Scraped caption text data
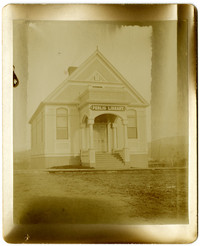 """A very faded photogrpah of a small, single-story building with pillared portico and sign reading """"Public Library"""""""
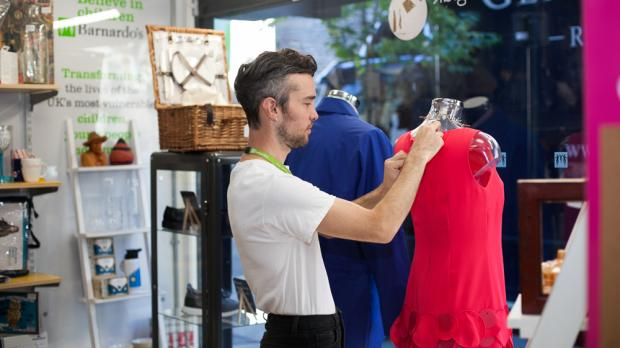Volunteer worker dressing a mannequin in a Barnardo's shop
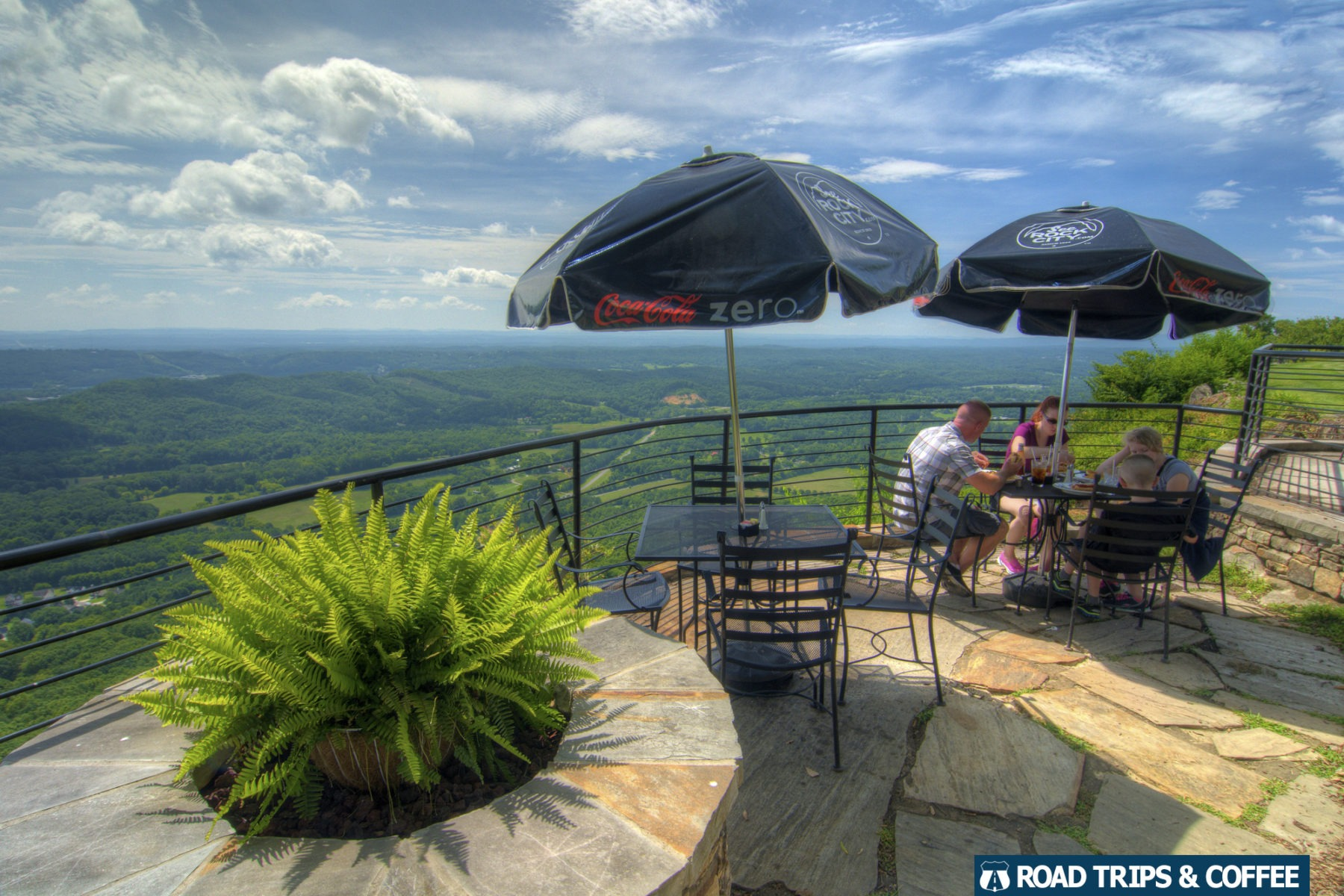 A couple of tables on a stone patio with a stunning view of the local landscape at Rock City in Lookout Mountain, Tennessee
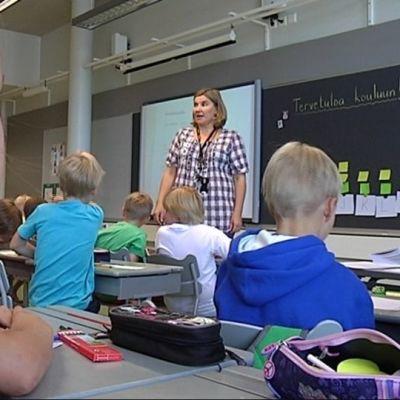 Oppilaita ja opettaja luokassa.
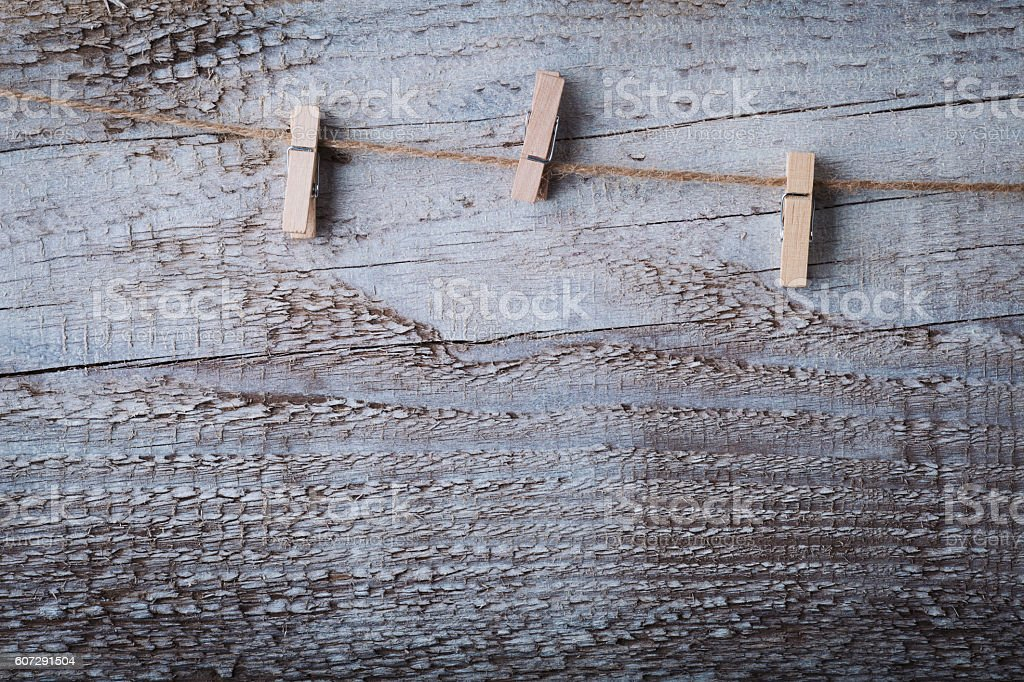 White wooden cloths pin hanging on rope over grunge wood stock photo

PROMPT
Each entry above should be given again exactly, with its pictures omitted.

SOLUTION
 """A very faded photogrpah of a small, single-story building with pillared portico and sign reading """"Public Library"""""""
Volunteer worker dressing a mannequin in a Barnardo's shop
 A couple of tables on a stone patio with a stunning view of the local landscape at Rock City in Lookout Mountain, Tennessee
 Oppilaita ja opettaja luokassa.
 White wooden cloths pin hanging on rope over grunge wood stock photo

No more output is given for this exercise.